• [Problem to solve]: If a line of the data below holds the string "white", copy it.

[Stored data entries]
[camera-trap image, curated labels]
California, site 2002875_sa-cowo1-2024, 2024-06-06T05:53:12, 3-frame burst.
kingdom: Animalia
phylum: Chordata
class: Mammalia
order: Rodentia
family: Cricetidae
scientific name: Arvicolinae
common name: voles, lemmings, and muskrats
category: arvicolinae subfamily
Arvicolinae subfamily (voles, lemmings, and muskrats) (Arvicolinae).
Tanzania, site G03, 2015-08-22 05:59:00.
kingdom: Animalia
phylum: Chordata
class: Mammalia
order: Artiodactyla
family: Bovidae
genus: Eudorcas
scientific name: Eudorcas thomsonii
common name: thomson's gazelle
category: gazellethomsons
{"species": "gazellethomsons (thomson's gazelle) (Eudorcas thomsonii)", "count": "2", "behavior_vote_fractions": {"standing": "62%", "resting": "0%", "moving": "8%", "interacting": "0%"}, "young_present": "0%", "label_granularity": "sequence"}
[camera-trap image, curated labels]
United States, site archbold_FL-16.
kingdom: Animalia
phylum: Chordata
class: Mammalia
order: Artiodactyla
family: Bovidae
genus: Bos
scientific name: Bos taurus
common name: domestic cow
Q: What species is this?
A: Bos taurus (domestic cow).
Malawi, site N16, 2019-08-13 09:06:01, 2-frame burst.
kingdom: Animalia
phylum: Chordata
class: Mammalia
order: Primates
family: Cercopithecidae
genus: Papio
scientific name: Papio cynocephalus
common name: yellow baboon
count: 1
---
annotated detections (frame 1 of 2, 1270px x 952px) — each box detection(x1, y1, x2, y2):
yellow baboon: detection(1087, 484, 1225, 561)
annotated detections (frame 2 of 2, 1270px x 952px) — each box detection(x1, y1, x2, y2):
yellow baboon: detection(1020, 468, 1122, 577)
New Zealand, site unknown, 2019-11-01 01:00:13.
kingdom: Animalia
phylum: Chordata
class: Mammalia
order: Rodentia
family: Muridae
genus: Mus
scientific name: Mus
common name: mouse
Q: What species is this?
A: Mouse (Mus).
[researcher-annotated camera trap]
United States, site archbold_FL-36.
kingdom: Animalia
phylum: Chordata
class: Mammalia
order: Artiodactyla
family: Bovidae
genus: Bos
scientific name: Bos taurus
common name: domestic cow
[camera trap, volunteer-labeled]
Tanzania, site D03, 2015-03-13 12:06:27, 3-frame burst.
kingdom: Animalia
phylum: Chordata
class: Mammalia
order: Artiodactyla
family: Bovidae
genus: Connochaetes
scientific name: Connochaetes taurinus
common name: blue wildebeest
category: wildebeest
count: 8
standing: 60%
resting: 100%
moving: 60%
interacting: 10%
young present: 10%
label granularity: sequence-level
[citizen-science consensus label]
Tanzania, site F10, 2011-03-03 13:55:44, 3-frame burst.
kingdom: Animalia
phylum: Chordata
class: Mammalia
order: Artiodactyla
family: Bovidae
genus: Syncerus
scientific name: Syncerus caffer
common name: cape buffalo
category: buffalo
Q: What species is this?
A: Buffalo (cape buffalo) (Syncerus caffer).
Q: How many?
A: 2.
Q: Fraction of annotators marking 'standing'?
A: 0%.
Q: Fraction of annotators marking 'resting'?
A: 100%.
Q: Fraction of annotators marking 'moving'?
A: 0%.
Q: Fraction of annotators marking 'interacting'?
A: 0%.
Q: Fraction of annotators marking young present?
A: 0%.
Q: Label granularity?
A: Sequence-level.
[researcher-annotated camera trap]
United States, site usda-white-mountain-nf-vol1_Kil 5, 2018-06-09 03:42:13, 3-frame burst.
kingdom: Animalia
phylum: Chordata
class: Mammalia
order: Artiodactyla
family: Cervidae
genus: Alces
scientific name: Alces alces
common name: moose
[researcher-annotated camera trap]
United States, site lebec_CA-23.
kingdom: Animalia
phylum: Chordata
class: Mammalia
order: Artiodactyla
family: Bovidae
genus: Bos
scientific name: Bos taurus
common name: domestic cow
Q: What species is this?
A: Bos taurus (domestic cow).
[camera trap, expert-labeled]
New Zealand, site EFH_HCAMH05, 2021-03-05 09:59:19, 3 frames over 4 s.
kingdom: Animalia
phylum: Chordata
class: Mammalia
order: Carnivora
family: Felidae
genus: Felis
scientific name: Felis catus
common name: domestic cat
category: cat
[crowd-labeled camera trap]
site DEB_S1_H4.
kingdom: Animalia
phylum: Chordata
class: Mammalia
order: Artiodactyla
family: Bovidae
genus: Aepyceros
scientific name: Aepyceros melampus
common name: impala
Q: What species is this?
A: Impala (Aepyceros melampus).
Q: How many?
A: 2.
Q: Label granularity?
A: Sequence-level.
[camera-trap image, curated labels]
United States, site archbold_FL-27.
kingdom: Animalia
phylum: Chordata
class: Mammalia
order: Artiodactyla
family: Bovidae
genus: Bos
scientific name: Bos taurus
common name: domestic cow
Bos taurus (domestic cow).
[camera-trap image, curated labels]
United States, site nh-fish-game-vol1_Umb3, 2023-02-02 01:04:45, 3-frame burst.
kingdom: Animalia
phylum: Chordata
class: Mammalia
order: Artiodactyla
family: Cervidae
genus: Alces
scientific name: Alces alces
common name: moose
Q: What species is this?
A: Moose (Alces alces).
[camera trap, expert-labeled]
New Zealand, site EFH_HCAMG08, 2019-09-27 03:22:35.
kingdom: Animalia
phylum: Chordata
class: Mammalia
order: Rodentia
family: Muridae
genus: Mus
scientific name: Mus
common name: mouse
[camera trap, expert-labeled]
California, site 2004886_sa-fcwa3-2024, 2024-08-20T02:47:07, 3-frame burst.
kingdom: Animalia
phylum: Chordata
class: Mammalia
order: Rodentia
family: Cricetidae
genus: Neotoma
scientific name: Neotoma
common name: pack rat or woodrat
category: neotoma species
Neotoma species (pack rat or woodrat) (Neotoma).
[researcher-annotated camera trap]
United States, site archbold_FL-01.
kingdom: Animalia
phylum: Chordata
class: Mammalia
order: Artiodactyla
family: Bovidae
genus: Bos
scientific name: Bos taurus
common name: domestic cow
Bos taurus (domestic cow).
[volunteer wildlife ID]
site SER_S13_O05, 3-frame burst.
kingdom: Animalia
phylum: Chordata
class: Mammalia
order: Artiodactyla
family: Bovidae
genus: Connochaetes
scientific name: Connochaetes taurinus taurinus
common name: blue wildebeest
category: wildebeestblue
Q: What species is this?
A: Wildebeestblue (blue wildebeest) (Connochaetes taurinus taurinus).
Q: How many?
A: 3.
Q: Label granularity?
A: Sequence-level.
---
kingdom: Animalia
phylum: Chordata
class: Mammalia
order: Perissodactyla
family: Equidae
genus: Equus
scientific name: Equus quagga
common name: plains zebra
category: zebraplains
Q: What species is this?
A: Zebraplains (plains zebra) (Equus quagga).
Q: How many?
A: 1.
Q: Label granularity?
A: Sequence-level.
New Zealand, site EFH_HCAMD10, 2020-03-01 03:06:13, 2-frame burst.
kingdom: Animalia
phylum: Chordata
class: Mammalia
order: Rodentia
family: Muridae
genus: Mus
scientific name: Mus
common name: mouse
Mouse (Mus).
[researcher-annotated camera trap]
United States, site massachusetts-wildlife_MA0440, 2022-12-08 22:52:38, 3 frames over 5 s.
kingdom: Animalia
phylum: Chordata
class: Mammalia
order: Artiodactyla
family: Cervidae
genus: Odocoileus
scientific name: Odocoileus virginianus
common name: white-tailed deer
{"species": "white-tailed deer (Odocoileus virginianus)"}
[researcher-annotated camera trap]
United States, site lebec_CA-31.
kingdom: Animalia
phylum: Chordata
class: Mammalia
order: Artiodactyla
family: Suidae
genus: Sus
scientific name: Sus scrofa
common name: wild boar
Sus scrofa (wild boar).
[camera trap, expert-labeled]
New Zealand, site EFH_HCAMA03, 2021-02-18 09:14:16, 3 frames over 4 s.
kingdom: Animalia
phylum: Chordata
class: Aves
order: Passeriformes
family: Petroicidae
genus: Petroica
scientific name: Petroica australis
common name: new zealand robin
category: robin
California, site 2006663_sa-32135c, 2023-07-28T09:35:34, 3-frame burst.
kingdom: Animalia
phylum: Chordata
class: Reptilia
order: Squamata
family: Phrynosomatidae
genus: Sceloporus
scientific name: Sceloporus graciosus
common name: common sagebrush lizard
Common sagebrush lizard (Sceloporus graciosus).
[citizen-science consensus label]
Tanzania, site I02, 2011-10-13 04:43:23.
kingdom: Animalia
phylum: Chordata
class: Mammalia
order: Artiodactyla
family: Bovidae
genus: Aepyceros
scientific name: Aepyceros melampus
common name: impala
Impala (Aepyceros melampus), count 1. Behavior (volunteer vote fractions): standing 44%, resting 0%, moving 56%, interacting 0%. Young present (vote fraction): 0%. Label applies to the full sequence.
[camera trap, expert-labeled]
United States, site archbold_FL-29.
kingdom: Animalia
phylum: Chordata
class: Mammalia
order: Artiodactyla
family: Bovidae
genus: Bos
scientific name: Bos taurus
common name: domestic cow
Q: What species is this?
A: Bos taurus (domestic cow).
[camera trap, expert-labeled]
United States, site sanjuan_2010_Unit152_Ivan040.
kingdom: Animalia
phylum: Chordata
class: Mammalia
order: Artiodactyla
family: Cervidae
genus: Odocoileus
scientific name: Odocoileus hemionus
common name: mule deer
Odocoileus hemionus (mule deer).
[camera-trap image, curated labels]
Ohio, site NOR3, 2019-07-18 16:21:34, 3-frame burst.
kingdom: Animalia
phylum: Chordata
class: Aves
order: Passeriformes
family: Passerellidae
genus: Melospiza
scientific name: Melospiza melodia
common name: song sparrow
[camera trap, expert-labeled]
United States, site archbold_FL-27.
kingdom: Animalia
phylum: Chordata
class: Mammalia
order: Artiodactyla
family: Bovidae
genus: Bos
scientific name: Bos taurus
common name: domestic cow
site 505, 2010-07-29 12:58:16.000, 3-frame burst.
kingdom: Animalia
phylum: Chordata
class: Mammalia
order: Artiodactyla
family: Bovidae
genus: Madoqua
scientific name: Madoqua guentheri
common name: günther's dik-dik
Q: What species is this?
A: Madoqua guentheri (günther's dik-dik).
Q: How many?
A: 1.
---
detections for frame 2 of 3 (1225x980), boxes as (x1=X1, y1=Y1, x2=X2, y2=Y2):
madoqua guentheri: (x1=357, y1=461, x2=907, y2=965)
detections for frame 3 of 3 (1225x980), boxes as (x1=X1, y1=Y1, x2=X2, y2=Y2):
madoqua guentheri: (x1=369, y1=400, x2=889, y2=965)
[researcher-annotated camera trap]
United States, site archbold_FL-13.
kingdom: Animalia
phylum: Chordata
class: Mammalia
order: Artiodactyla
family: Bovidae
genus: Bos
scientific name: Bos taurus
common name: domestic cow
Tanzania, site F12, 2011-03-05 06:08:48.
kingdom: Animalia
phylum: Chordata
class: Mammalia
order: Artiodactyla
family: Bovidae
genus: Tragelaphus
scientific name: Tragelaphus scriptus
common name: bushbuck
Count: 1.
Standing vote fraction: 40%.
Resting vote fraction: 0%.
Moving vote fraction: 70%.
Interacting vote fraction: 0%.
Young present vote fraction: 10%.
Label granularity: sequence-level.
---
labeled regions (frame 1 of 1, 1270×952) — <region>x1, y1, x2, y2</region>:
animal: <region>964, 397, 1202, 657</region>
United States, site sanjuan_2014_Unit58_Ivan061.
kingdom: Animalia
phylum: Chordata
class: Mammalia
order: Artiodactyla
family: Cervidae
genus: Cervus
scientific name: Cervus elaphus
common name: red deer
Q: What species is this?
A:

• [Final answer]:
United States, site usda-white-mountain-nf-vol1_Kil 5, 2018-06-09 03:42:13, 3-frame burst.
common name: white-tailed deer
{"species": "white-tailed deer (Odocoileus virginianus)"}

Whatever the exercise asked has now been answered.